*EXCERPTED PASSAGE*
In the video of 'Birthplace', the central character (the character of humanity) is played by world-renowned freediver Michael Board. Board is known to have performed over 250 free dives during the shoot which involved the crew spending about 35 hours underwater. The video shows Board appearing alongside a 13-meter bamboo humpbacked whale sculpture, covered in plastic that was collected by local children in return for schoolbooks as part of an environmental initiative started by a local primary school.

*REQUIRED TASKS*
[A] In the passage about the 'Birthplace' video, about how many hours did the crew spend underwater?
[B] Write the next few sentences of the passage about the 'Birthplace' video, picking up after its last sentence.
The lines that come after the passage have no part in this.

*DATASET CONTENT*
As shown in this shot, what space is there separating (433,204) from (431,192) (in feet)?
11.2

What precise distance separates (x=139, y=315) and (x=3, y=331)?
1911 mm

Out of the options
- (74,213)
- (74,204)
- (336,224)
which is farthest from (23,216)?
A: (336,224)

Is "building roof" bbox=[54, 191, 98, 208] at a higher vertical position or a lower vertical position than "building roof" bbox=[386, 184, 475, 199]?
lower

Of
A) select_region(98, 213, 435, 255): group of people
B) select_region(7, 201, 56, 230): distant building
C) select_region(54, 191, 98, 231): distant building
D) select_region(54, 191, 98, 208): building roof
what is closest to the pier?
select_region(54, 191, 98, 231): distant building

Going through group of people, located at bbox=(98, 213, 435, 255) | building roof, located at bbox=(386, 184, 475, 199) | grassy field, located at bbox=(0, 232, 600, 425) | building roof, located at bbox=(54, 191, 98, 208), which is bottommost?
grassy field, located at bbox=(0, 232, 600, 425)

...

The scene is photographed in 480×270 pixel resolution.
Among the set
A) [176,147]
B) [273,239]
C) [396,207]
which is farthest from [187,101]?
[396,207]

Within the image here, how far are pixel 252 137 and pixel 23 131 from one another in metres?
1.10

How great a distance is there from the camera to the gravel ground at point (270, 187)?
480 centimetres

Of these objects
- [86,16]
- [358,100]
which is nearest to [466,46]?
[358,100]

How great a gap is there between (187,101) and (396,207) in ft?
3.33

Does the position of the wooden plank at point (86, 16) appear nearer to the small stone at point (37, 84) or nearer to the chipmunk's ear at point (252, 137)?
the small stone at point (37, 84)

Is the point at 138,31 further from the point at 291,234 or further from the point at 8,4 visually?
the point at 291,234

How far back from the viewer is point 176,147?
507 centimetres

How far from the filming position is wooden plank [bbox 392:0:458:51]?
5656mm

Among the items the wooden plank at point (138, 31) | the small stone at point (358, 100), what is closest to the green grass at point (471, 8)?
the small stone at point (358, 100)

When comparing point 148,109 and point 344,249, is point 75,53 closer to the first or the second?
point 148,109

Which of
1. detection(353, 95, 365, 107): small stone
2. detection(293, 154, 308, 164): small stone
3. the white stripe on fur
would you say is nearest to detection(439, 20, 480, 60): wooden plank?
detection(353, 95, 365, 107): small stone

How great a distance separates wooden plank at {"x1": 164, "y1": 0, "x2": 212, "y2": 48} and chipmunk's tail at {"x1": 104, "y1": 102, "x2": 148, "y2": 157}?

*THE ANSWERS*
[A] About 35 hours.

[B]
Sil and Jorik recall, "On the last day of filming the whale, we disassembled it and took it out of the water. We removed all the plastic and nets and transported the segments back to the mountain village where it was created. Here, the builders will add extra, woven bamboo to replace the plastic. Soon, it will find its final resting place on a waterfall near the village where it will become a permanent tourist attraction with a water fountain shooting from its mouth.’'
Ali Lacey himself adds, “The presence of plastic waste littering our oceans is not a new issue, but it’s an issue that has been worsening for years and is something that we can and should be addressing. The problem is not only a threat to marine life, but to the entire food chain, our whole ecosystem. When something impacts wildlife in such a profound way, we can expect it to impact upon us. The problems are manifold, the repercussions shocking, but there are ways in which we can raise awareness of such an urgent issue, and counter it.”